By locking up dogs, the so-called upholders of the law risk violating it themselves. In effect, relocation without necessity is slow-motion killing.
Eldho (Kerala) Vs Supreme Court Order (Delhi) Model
Criteria | Eldho Model (Kerala) |
SC Order Model (Delhi) |
Core Approach | Coexistence: sterilize-vaccinate-return (SVR) + community care |
Permanent capture and sheltering of stray dogs away from original territory |
Legal Alignment | Supports SVR model and territorial rights; backed by ABC Rules & AWBI guidelines | Contradicts ABC Rules & multiple SC/HC rulings protecting dogs’ right to territory |
Public Safety Impact | Deters theft, supports women’s safety at night, early warning of intruders | Removes territorial deterrence, potentially increases petty crime & assaults |
Ecological Impact | Maintains territorial balance; controls stray dog population humanely; reduces rodent menace | Destabilizes ecological balance, leading to territorial vacuum and possible influx of aggressive, unvaccinated dogs |
Cost to Government | Minimal: community feeders & residents shoulder most expenses for food & monitoring | Massive: infrastructure for shelters, staffing, feeding, healthcare, security, transport |
Role of Community | Central: community involvement ensures trust, food, and monitoring | Marginalized: public excluded from animal care, dogs isolated from familiar environment |
ABC Rules Compliance | Compliant: capture-neuter-vaccinate-return to same location | Non-compliant: relocation violates mandated return to original territory |
Article 51A(g) Compassion Duty | Affirmative: compassion expressed via humane treatment & inclusion | Negative: disregards constitutional duty to show compassion to living beings |
Sustainability | High: low-cost, scalable, self-reinforcing through community participation | Low: financially and logistically unsustainable in the long run |
Real-world Example | Eldho, Kozhivettumveli (Tripunithura, Kerala) – a loved community stray immortalized with a statue | Mass sheltering proposal in Delhi-NCR |
Lessons From Eldho
Eldho’s story shows there is another way. Community involvement, responsible feeding, sterilization, and vaccination work — and they cost a fraction of the shelter route. Every community dog feeder is saving the government thousands per animal annually in feeding costs alone.

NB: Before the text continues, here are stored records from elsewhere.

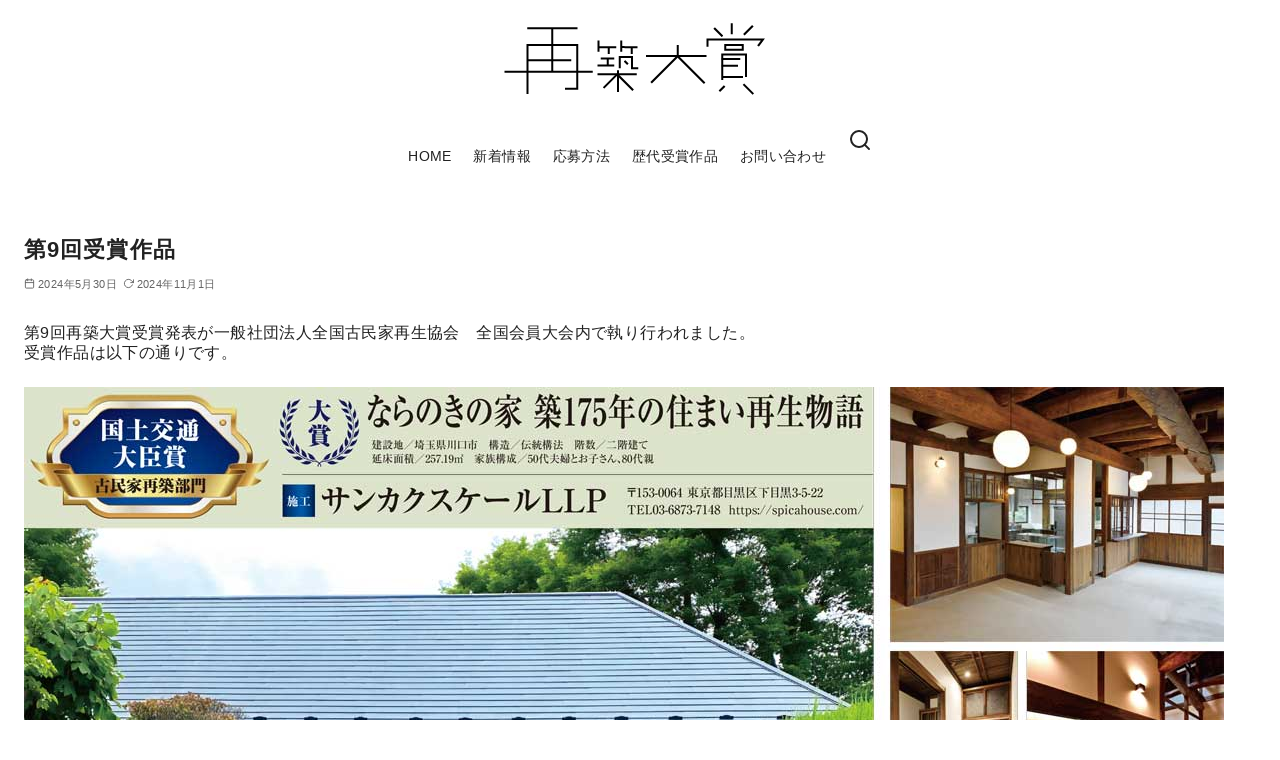

--- FILE ---
content_type: text/css
request_url: https://saichiku.com/wp/wp-content/uploads/so-css/so-css-ystandard.css?ver=1753755093
body_size: 1040
content:
.midasi {
		font-size:28px;
		text-align:center;
    font-family:"Yu Gothic", "游ゴシック", YuGothic, "游ゴシック体";
		margin:0 0 20px 0 !important;
}

h3.midasi {
		font-size:52px;
		text-align:center;
    font-family:"Yu Gothic", "游ゴシック", YuGothic, "游ゴシック体";
		margin:0 0 30px 0 !important;
}

.underline01 {
  background: #f5ff00;
}

.underline02 {
  background: linear-gradient(transparent 40%, #6f6 60%);
}

.underline03 {
  background: linear-gradient(transparent 60%, #6f6 60%);
}

/* 初期読み込み時に完全非表示にするクラス */
.nav-no-underline .global-nav__menu > .menu-item > a::after {
  width: 0 !important;
  height: 0 !important;
  transition: none !important;
  background-color: transparent !important;
}

/* 初期状態：下線非表示・アニメーション無効 */
.global-nav__menu > .menu-item > a::after {
  position: absolute !important;
  bottom: 0 !important;
  left: 0 !important;
  width: 0 !important;
  height: 1px !important;
  background-color: var(--header-text) !important;
  content: "" !important;
  pointer-events: none !important;
  transition: none !important;
}

/* マウスオーバー時：下線表示 + アニメーション */
.global-nav__menu > .menu-item > a:hover::after {
  width: 100% !important;
  transition: width 0.3s ease !important;
}

/* aタグ：下線なし + relative指定 */
.global-nav__menu > .menu-item > a {
  position: relative !important;
  text-decoration: none !important;
}



h3.bumon {
  color: #6cb4e4;
  text-align: center;
  padding: 0.25em;
  border-top: solid 2px #6cb4e4;
  border-bottom: solid 2px #6cb4e4;
  background: -webkit-repeating-linear-gradient(-45deg, #f0f8ff, #f0f8ff 3px,#e9f4ff 3px, #e9f4ff 7px);
  background: repeating-linear-gradient(-45deg, #f0f8ff, #f0f8ff 3px,#e9f4ff 3px, #e9f4ff 7px);
}


.heading {
	display: flex;
	justify-content: center;
	align-items: center;
	font-size: 28px;
	text-align: center;
}

.heading::before,
.heading::after {
	content: '';
	width: 3px;
	height: 40px;
	background-color: #3fc1c9;
}

.heading::before {
	margin-right: 30px;
	transform: rotate(-35deg)
}
.heading::after {
	margin-left: 30px;
	transform: rotate(35deg)
}




body {
  font-family: "Open Sans", sans-serif;
  line-height: 1.25;
}

table {
  border-collapse: collapse;
  margin: 0 auto;
  padding: 0;
  table-layout: fixed;
}
thead th{
  padding: 1em .8em;
  border-right: 5px solid#fff;
}
table tr {
  background-color: #fff;
  padding: .35em;
}
table tr:nth-child(even){
  background-color: #f9f9f9;
}
table td {
  padding: .7em;
  text-align: center;
		line-height:160%;
}
i{
  font-size:2em
}
.plan1{
  background: #03A9F4;
}
.plan1_i{
  color:#03A9F4;
}
.plan4{
  background: #009688;
}
.plan4_i{
  color:#009688;
}
.plan3{
  background: #4caf50;
}
.plan3_i{
  color:#4caf50;
}
.plan2{
  background: #cddc39;
}
.plan2_i{
  color:#cddc39;
}
.price{
  color: #fff;
  font-weight: bold;
  font-size: 1.8em;
  text-align: left;
  margin-bottom:10px
}
.price span {
    font-size: .6em;
}
.btn{
  background:#fff;
  color:#000;
  padding: 1em;
  border-radius:5px;
  display:block;
  text-decoration:none;
  font-size:.8em
}

@media screen and (max-width: 600px) {
  .wrap{
     overflow-x: scroll;
  }
}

When people and strays coexist, both flourish. Eldho was proof: healthy, loved, and a silent protector of his patch of earth.
The Choice Before Us
Will India follow Delhi’s path — caging its voiceless sentinels — or Kerala’s, where compassion became a monument? If humans cannot defend the rights of the most loyal species among us, what claim do we have to the word “humanity”? A god without divinity is no god at all — and a human without compassion is no human.
The Delhi order may be legal on paper, but Eldho’s statue will stand ‘taller in history.’